==== Raw data ====

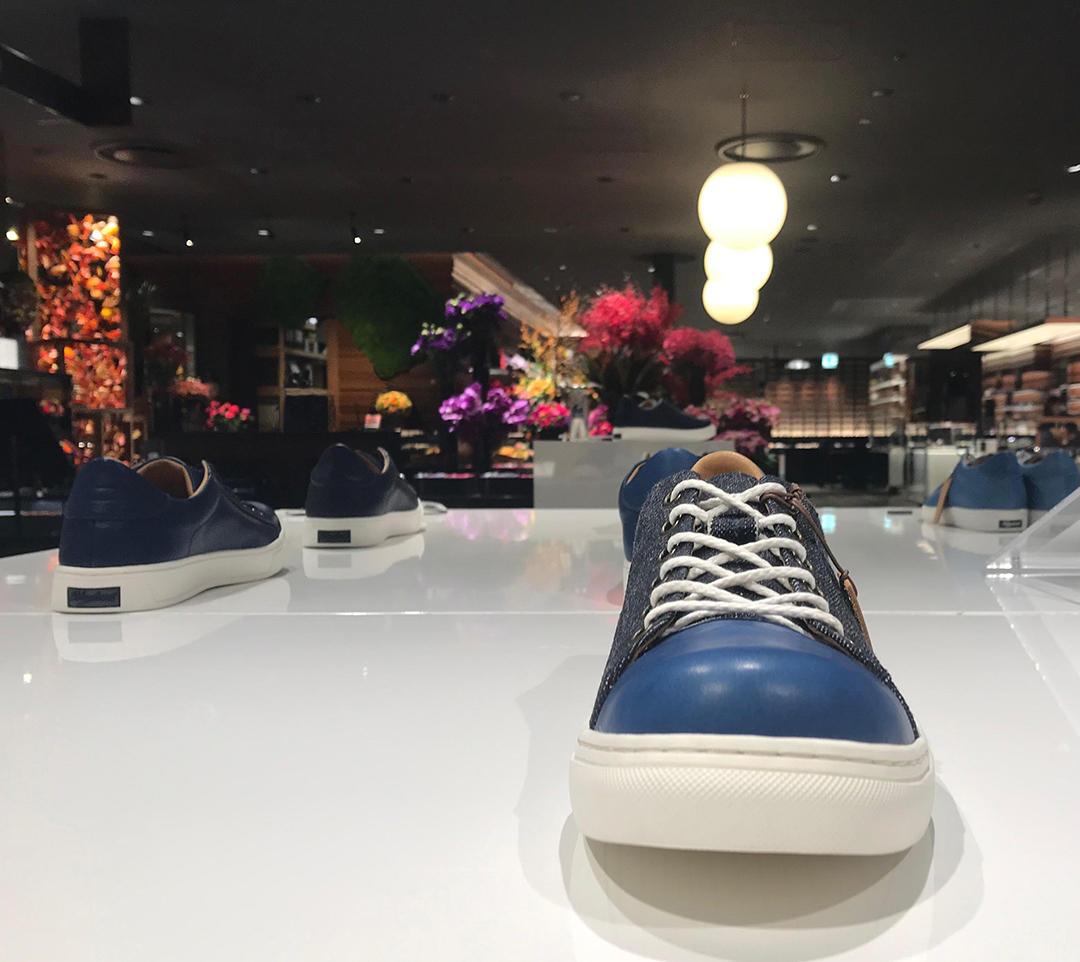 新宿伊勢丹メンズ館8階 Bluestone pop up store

====
==== Raw data ====

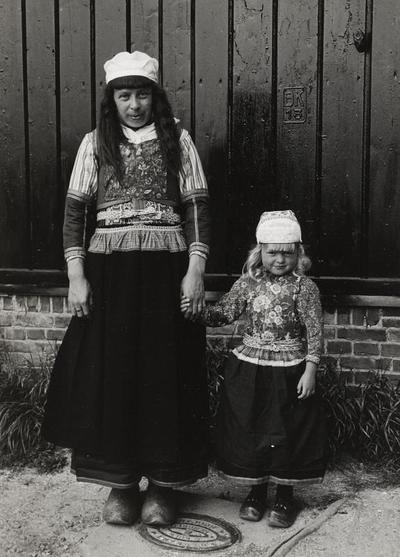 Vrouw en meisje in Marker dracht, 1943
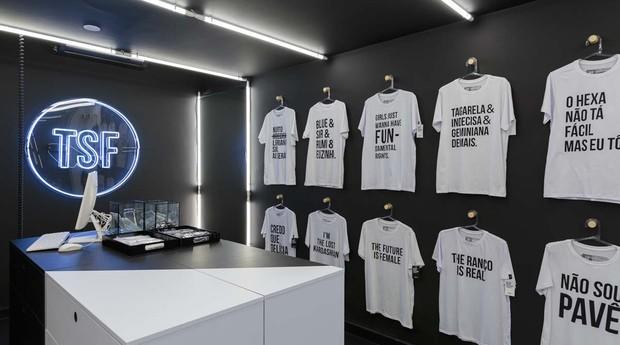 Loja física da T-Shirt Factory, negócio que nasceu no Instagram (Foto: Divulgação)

====

__Prompt__: Everything from the line above that contains "Vrouw en meisje in Marker dracht, 1943" down to the line that contains "Loja física da" must be reproduced exactly, both ends included. Omit the pictures.

__Response to the exercise__:
 Vrouw en meisje in Marker dracht, 1943
 Loja física da T-Shirt Factory, negócio que nasceu no Instagram (Foto: Divulgação)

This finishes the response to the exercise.